I have been procrastinating my exodus from iGoogle (before they lock me out :( ), I Google'd "iGoogle alternatives" but the few I tried sucked. Netvibes was not one of them, I just spent the past 10 minutes setting it up the way I like it & now (while I think it's silly to ax something people are using), I won't even notice them shutting it down.
Thanks for the recommendation. The only feature I miss (might just not have found it yet) was being able to expand the headlines to read the summary before leaving my homepage.
"If you have nothing to hide, you have nothing to fear." - Every fascist, ever
and last month's image search.
"I'm not much interested in interoperability. I want substitutability. I want to be able to throw your software out."
exactamundo. I agree with you completely. And no fair getting rid of the boolean search capabilities on the main page, either. Don't make us go into the "advanced search" options capability to do it. Be a search engine, which is what you claim to be!!!! Khaaaann!!!! (shouting google into a spiraling ascending camera doesn't feel as good, since there are two syllables... :>) why is it that way?)
I would have paid money for it
I did pay money for it. $20 following integration with my Sprint cellular service (to keep my Google number as a permanent secondary contact), then another $10 for international dialing credit; the modest price has proved to be excellent value for the money.
hasn't been updated in years
I have the same complaint as you, though -- bugs and feature deficiencies which go unfixed for years, with no response from Google.
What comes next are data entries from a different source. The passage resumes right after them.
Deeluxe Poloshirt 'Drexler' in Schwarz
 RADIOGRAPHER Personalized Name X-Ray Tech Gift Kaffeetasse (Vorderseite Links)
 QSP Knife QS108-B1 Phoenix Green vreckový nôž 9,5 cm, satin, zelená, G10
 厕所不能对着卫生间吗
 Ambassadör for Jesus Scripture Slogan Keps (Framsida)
For instance, while you can pay to change your Google Voice number, after integration with Sprint, my secondary contact number apparently cannot be deleted, un-linked, turned off, or changed, ever -- the option to do so disappears. As far as I can tell the only workaround to disentangle myself from it, is to de-integrate from Sprint and start over from a fresh Google account (and pray that the de-integration process doesn't gum up something in the process, as it has many other subscribers).
It's hard to say how much is Google's fault, and how much is Sprint's. In either case, I've heard Google is planning to roll out full Voice integration with additional mobile providers. For everyone's sake, I hope someone has learned some lessons, and the launch will be smoother for them, than it has been for us.
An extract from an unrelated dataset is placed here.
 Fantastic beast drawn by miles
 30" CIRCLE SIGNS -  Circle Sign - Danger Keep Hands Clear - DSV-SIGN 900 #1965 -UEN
I use Google Reader OFTEN. Multiple times per day. I used it to bring me to this article. I also used Google Notebook heavily. When they retired it, it wasn't so bad, because they'd then started Google Docs (AKA Google Drive). However, Reader isn't being replaced, it's just being stabbed in the face and thrown in the dead-pile. I don't overly blame Google, as it probably doesn't pay for itself nor would I be willing to pay for it if they asked me to, I'd just spool up my own private web app, which I'm in the process of doing, btw. Still, I'm saddened by this attitude of optimizing margins and catering to the biggest level of user literacy. At least we still have Open Source software and the like.
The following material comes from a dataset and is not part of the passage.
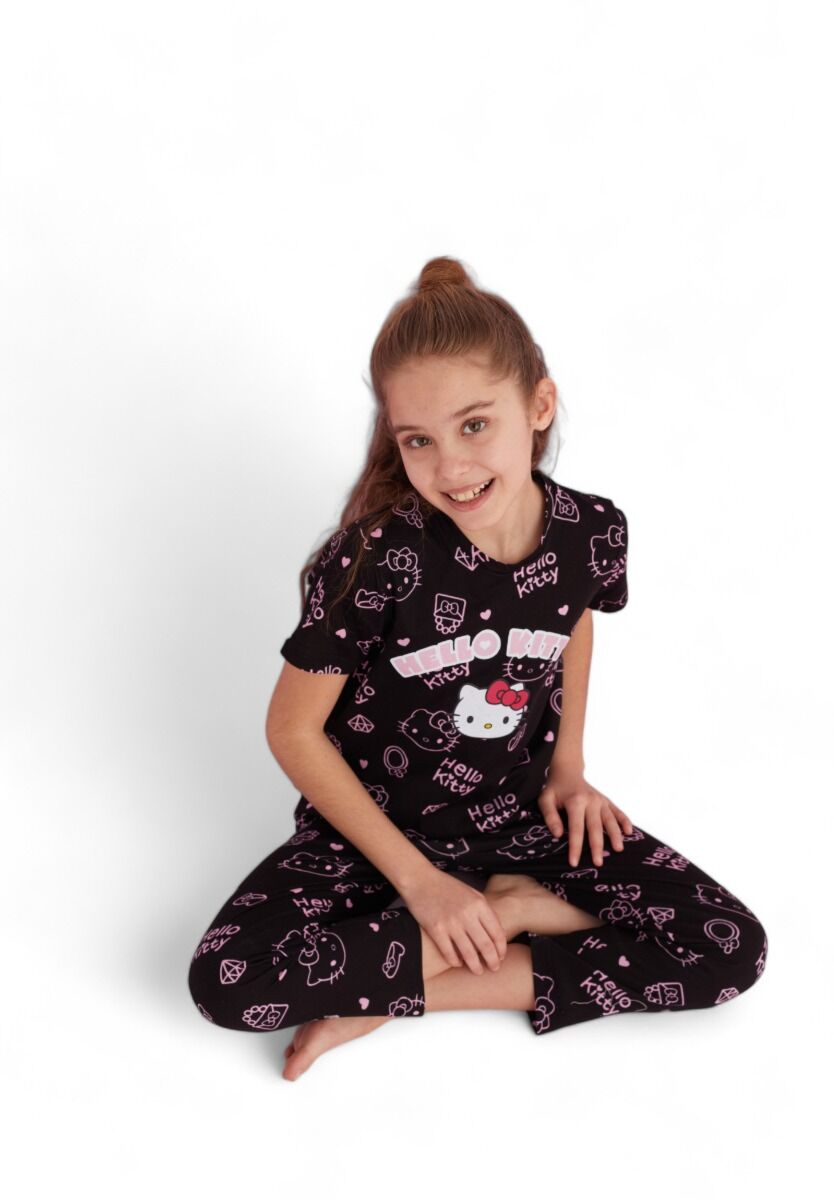 Πιτζάμα παιδική με μακρύ παντελόνι Hello Kitty Sweet Dreams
iGoogle has been my homepage/portal for years! And it included RSS feed widgets! It just needed a few tweaks to make it great. Good one Google.
It won't do any good, but sign here anyway.
How is there even a question here? Google Reader.
Google made a business decision for each of these projects. Their return on investment was too low to justify the project. They will probably not disclose any of the criteria or metric that they used to reach this decision, but I guarantee that each of these projects deserved the axe. Google is not there to provide free services to you. Google's business is to allow access to services that give their main business (advertisements) an advantage. If the money spent to keep the project going outweighs the number of users brought in, with some other metrics probably in there too, it gets the axe, and deservedly so.